Monday, February 2, 2009
Sweet Chekhov Mine; or, More Revolting Theatre from the A.R.T.
The recent A.R.T. production of Chekhov's The Seagull had one glorious moment - when the cast ripped into Guns n'Roses' "Sweet Child O' Mine" (video above). It's true the moment was gloriously stupid, but that's what made it awesome: the stupidity of the production - and, face it, the A.R.T. in general - was suddenly proud and free and bangin' its head, instead of hiding behind some postmodern mumbo-jumbo from the likes of Gideon Lester. No, here you suddenly felt the honest, adolescent imprint of director/auteur János Szász - one wild and crazy Hungarian guy who just can't get enough of 80's-hair-band American ROCK! JÁNOS SZÁSZ, WE SALUTE YOU!
I admit it: for a moment, I was in love. But the moment passed. Stupidity can be glorious only for a moment, then the moment's gone . . .
And I was stuck with the grim memory that Axl Rose was a moron, and so were the people behind this show.
I mean seriously. DUDES. Guns n'Roses??? Chekhov is crying out for "new forms" and you come up with a song from GUNS N'ROSES? A song older than the Harvard students listening to it? Seriously. Like not Franz Ferdinand or Arctic Monkeys or even the Strokes? Guns n'Roses? Dudes. Seriously.
Still, I guess it takes a while for pop culture to make its way to Hungary, director Szász's home (he basically works in Cambridge and Budapest), and we're lucky we didn't get Spinal Tap by mistake. And of course, other than that 22-year-old-single-from-a-hair-band thing, the show was like absolutely cutting edge in every way. I mean totally fresh, totally real. It was all up in your face, and like fuck tradition we are makin' this shit our own! There was like water on the floor, and rocker costumes, and like this dark cavernous space, and all this lighting from the side, and the actors were amplified and all alienated and shit and - what?
You saw this at the A.R.T. last time?
And the time before that? And the time before that and before that and -
WHAT?
Wait a minute - noooo, dude, you're like fuckin' with my head, right?
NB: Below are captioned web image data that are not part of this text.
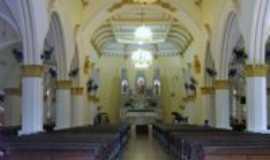 Dois C�rregos - vista interna da igreja matriz D.C., Por Luis Carlos da Cruz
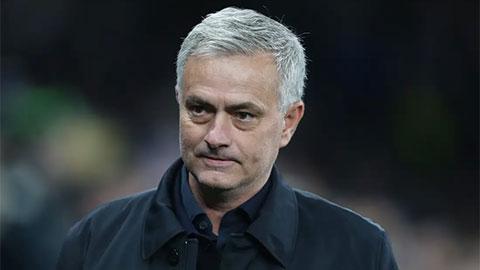 Mourinho cảnh báo Tottenham không thể tiếp tục chơi ngớ ngẩn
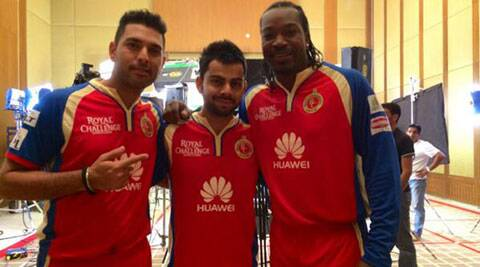 Yuvraj Singh with Virat Kohli and Chris Gayle at a team photoshoot. (Twitter/RCB)
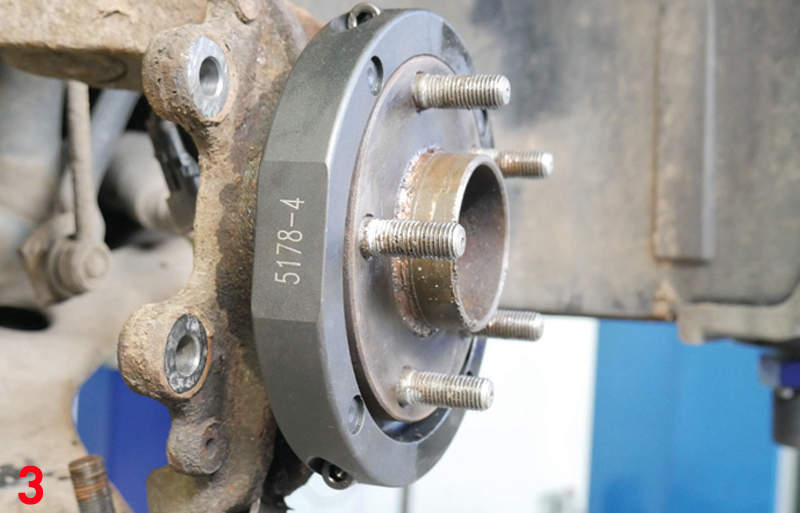 REPXPERT runs through wheel bearing replacement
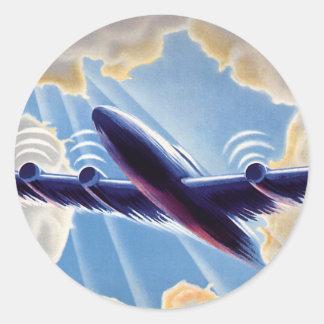 Voyage vintage, vol d'avion en nuages en ciel sticker rond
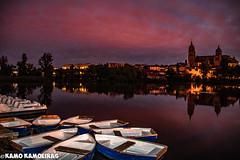 botes y catedrales rojo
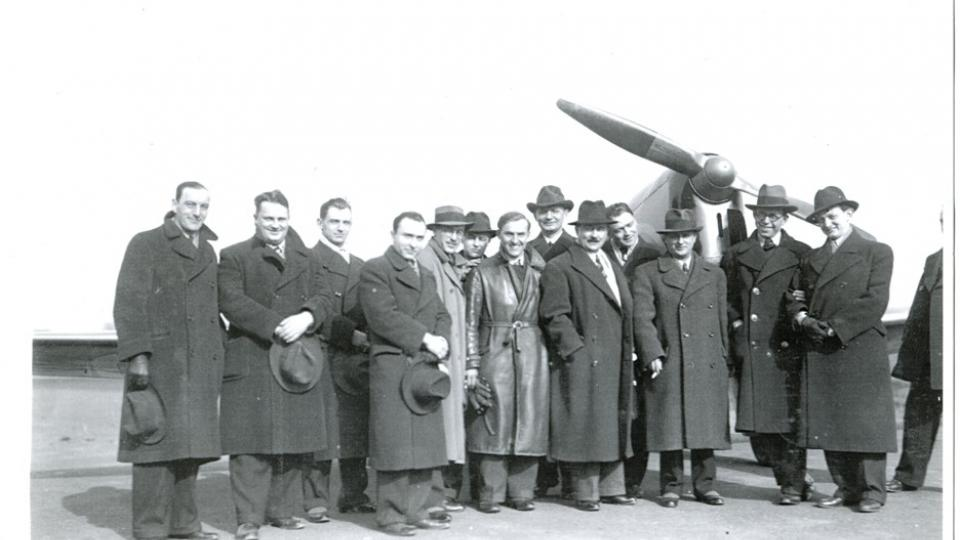Jaroslav Mráz se zkušebním pilotem Josefem Koukalem před jedním ze zalétávaných letadel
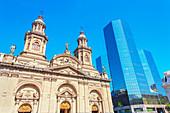 Kathedrale von Santiago neben modernem Gebäude der Innenstadt, Santiago de Chile, Chile, Südamerika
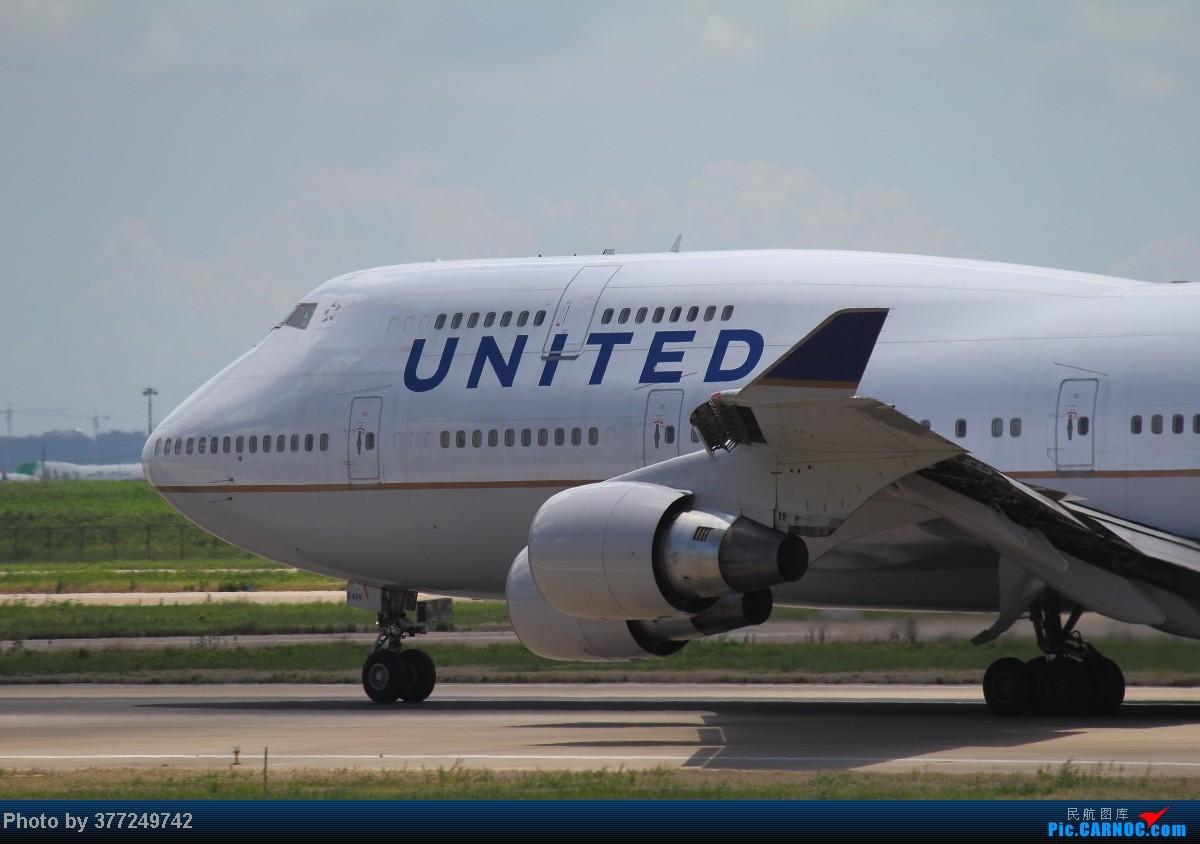 Re:[原创]趁着最后的好天气去趟PVG,烂技术请多包涵。西园会、世博320、长荣744、AC763、UA744。回去磁悬浮飙到430KM一刚。 BOEING 747-400  中国上海浦东机场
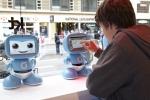 KT의 교육용 로봇 '키봇2'가 런던 '해로즈 백화점'에서 열린 한국브랜드 특별전에 전시되어 대한민국 IT기술의 우수성을 알리고 있다. 사진은 키봇2의 로봇기능을 직접 체험하고 있는 영국 현지 어린이의 모습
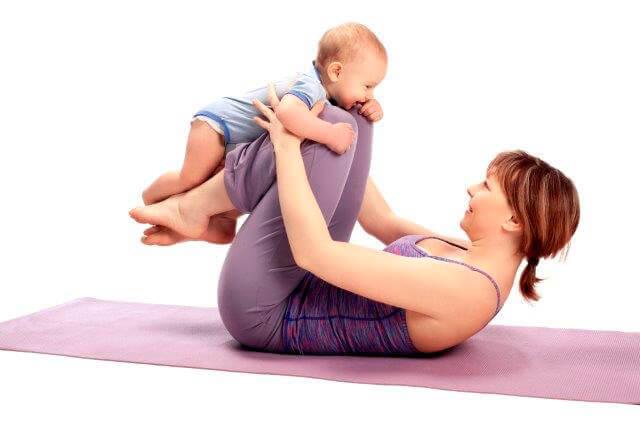 Donna che fa esercizi con il suo bambino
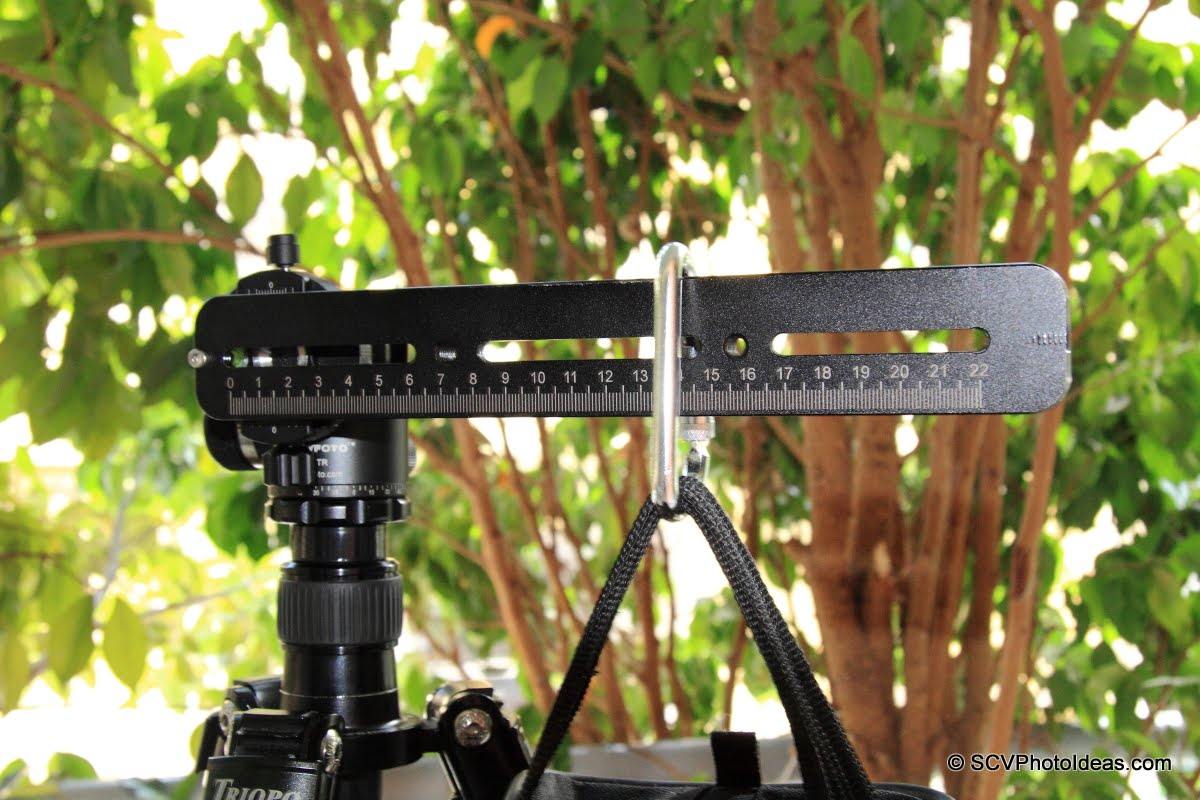 Sunwayfoto DDH-02 w/ rail & sand bag - closeup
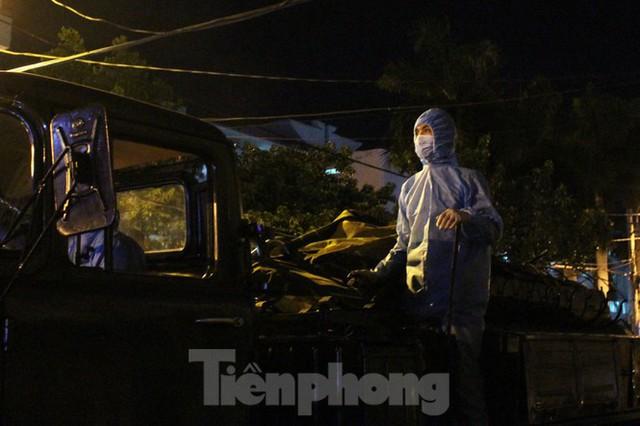 Quân đội phun khử trùng 2 bệnh viện bị phong tỏa ở Đà Nẵng - Ảnh 10.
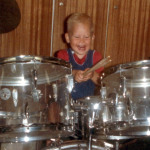 Tobias Bertram als 1jähriger am Schlagzeug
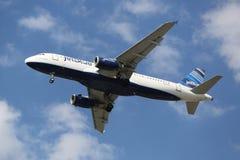 JetBlue Airbus A320 que desce para aterrar no aeroporto internacional de JFK em New York Fotografia de Stock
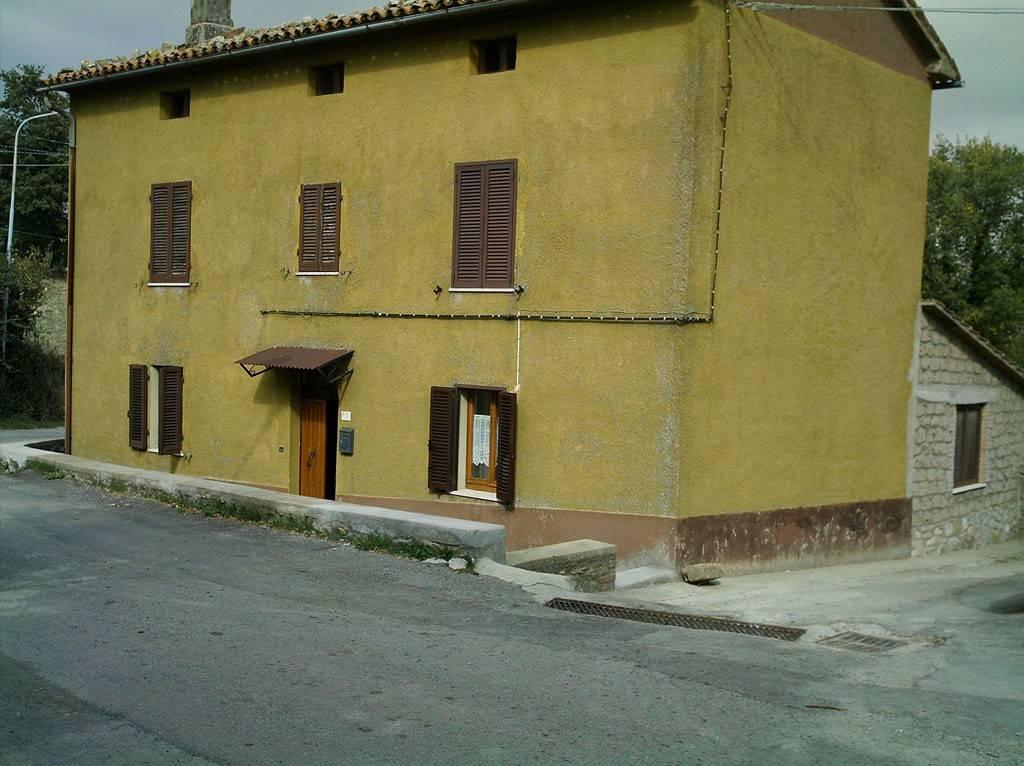 Rustico / Casale in buone condizioni arredato in vendita Rif. 7888799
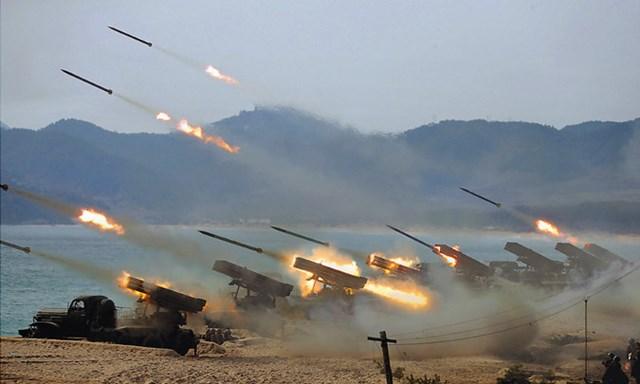 Ông Kim Jong-un không đeo khẩu trang khi thị sát tập trận - 1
I mean THIS IS THE A.R.T.! THEY CAN'T BE DOING THE SAME THING OVER AND OVER AND OVER AGAIN!
Oh, yes they can. Let's play a little game, shall we? Let's call it "Name That Set"! I'll show you the set for an A.R.T. production, and you try to name the play it's attempting to evoke:
Quick! Is this the A.R.T. set for a) The Marriage of Figaro; b) The Merchant of Venice ; c) The Seagull or d) Marat/Sade?
Is this the A.R.T. set for a) Alcestis b) A Funny Thing Happened on the Way to the Forum c) Romeo and Juliet or d) No Exit?
Is this the A.R.T. set for a) Julius Caesar b) Don Giovanni c) Waiting for Godot or d) Hairspray?
ANSWER: It doesn't matter what the play is. The set remains the same.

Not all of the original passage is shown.